Restrictions were placed on photography and the number of mourners at the service for Bishop Joseph Li Mingshu of Qingdao, who died of lung cancer at 93 on June 15.

Even the bishop's 92-year-old sister had to rush to the funeral after receiving a late message from other Catholics. She had not received any official notice of his death.

The funeral for the bishop, recognized by the Vatican and China, was held on June 18 at St. Michael's Cathedral in Qingdao.

A source who asked to remain anonymous told ucanews.com that only 600 mourners attended the funeral — 400 inside the church and the rest outside — after authorities limited numbers.

He said authorities banned photographs of the funeral or messages about it on the internet.

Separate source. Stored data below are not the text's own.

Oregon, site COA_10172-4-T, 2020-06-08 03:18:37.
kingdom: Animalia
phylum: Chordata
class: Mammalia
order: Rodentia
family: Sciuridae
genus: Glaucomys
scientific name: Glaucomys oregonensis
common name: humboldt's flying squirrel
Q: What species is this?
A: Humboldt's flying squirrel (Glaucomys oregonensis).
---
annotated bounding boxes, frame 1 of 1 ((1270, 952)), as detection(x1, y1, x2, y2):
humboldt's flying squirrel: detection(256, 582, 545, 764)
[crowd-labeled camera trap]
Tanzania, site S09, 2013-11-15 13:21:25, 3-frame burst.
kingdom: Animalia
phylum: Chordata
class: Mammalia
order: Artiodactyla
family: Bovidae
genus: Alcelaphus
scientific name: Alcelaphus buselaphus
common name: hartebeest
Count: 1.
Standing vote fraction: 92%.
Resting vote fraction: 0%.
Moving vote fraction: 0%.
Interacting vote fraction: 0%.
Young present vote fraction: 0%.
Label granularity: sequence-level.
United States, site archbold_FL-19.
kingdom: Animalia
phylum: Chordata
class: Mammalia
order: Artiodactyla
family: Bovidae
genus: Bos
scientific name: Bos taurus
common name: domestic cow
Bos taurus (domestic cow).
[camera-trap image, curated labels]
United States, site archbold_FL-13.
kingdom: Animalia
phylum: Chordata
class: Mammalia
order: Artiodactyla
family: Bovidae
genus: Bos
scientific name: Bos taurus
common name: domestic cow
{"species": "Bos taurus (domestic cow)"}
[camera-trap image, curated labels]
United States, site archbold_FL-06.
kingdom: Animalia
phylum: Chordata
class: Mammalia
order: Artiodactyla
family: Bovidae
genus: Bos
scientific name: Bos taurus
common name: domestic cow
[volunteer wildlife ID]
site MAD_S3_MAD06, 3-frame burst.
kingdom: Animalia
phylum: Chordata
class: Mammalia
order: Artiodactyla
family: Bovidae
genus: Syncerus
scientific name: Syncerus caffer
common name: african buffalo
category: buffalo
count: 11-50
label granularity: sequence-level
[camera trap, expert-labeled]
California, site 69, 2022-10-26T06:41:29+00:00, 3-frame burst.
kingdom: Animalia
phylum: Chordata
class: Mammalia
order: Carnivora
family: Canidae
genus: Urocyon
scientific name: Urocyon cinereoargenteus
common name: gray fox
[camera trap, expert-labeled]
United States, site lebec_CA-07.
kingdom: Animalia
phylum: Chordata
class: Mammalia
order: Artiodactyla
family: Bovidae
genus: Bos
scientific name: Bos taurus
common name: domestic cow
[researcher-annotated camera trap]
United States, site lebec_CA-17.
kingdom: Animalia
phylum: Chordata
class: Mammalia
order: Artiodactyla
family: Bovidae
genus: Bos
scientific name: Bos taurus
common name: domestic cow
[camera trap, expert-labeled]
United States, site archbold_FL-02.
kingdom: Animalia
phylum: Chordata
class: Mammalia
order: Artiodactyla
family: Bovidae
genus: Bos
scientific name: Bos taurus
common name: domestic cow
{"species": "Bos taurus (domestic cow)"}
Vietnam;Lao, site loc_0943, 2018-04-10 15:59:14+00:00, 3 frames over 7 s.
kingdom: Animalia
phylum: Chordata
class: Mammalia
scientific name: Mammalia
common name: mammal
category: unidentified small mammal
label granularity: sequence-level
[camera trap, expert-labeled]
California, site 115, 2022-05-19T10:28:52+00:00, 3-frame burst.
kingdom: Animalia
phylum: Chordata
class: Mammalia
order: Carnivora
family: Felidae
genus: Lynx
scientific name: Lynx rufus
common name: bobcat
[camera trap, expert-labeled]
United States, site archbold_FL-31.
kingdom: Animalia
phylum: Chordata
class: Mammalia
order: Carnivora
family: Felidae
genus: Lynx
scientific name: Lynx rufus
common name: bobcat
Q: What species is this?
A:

"Bishop Li was asked to choose a successor before his death but he had not," said the source, who was unclear whether this was related to official restrictions.

Four out of five Shandong bishops attended the funeral — Bishop Fang Xingyao of Linyi, Bishop Zhang Xianwang of Jinan, Bishop Lu Peisen of Yanzhou, and Bishop Yang Yongqiang of Zhoucun.

The funeral Mass was presided by Bishop Fang, while Bishop Zhang presided the burial Mass.

The funeral was concelebrated by 26 priests, mostly from Qingdao Diocese and other parishes of Shandong and Hubei provinces. Also in attendance were 12 nuns from Qingdao Diocese.

Bishop Li was born in 1924 and baptized at a young age. He graduated from Wuhan Wendu Seminary of Hubei in 1949 and was ordained the same year.

From 1943-73, he was a pastor in Shaoguan Diocese of Guangdong province and taught at a church-run school. After he returned to Qingdao Diocese, he taught foreign languages at a school in Boxing County of Shandong from 1978.

In 1986, he served as deputy dean of Shandong Holy Spirit Seminary until he was placed in charge of Qingdao Diocese in 1994.

After the Holy See appointed him as a bishop of Qingdao on Aug. 13, 2000, he served as deputy dean of the National Seminary of the Catholic Church in China (Beijing National Seminary) until 2005. He also served as vice-chairman of the seminary in 2003.

In 2000, Bishop Li invited Sister Nirmala Joshi of the Missionaries of Charity, who succeeded Mother Teresa, to visit Qingdao to discuss the possibility of setting up orphanages and care homes for the elderly in the diocese. However, Chinese authorities did not reply to proposals about the projects.